The IPO of Specialized Business Systems ended on 24 July, announced the underwriter Capman investment intermediary.

More than 250 orders worth a total of 11 386 339 leva (5.821 742 euros) have been received . Shares were allocated as follows – 5.2% to institutional investors, 10% to legal enteties, and 84.80% to physical persons.

The company raised some 2 286 160 leva (1 168 895 euros) in the IPO. Oversubscription was 4.98 times. Commission fees and other costs amounted to 13,633 leva (6,970 euros).

Last week was announced that Specialized Business Systems AD ranked first in three procedures for public procurement assignment. The company has been chosen among 18 foreign companies to execute two orders worth 93,702 leva, assigned by the Foreign Misnistry.

SBS increased capital from 3.319 mln leva (1.697 mln euros) to 5 mln leva (2.556 mln euros) via the public offering of 33,620 shares with a face value of 50 leva and issue value of 68 leva.

The company plans to invest some 1.5 mln leva (766,937 euros) in expansion of its logistics network, and 500,000 leva (256,455 euros) in enlarging its production portfolio.

The rest of the capital will be used to acquire stakes in other companies in the IT and office equipment sphere with the aim of consolidating the market and increasing the company's maket share and competitiveness. Funds will also be allocated to the marketing and advertising departments.

SBS expects net profit of between 326,000 leva (166,681 euros) and 418,000 leva (213,720 euros), and revenues from core activity between 14.774 mln leva (7.553 mln euros) and 16.328 mln leva (8.348 mln euros) in 2007 .

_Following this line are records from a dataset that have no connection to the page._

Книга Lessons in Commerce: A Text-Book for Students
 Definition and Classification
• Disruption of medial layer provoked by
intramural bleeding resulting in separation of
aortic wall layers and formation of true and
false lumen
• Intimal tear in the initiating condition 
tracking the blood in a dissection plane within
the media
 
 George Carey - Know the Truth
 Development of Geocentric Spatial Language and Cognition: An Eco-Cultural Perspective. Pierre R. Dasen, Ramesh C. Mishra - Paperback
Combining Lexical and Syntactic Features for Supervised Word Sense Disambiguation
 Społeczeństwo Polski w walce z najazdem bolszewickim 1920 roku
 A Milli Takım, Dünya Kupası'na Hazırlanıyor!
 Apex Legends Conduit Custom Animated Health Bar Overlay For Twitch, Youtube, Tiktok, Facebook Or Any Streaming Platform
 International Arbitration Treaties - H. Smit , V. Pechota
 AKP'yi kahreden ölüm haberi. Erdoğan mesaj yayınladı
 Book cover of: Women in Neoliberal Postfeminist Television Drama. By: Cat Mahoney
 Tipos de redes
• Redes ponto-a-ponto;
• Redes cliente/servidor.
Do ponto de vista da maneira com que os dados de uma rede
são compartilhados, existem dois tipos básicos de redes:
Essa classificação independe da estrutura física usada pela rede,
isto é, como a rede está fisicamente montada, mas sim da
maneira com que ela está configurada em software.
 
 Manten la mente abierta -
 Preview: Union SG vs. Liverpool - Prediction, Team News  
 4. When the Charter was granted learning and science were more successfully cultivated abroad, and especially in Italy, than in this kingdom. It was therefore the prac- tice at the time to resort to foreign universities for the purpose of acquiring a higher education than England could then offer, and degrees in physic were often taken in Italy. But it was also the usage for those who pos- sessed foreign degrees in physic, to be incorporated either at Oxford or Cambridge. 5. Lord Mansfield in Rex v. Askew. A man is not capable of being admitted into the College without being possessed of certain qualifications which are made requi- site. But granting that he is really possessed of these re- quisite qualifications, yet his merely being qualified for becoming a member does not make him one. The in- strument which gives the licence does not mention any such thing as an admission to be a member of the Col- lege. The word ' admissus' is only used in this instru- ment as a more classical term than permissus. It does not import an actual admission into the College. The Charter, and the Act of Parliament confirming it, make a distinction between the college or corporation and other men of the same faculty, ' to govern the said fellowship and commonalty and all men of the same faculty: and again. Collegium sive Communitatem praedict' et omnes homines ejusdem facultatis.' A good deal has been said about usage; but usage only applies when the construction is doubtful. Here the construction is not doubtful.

For the fiscal 2006 SBS posted net profit in the amount of 184,000 leva (94,077 euros), and 12.477 mln leva (6.380 mln euros) in revenues from core activity.

The company's main activity is the import, export, distribution and maintenance of PC components and systems, delivery, installation and maintenance of computers and office technology, development of complete solutions for informational systems etc.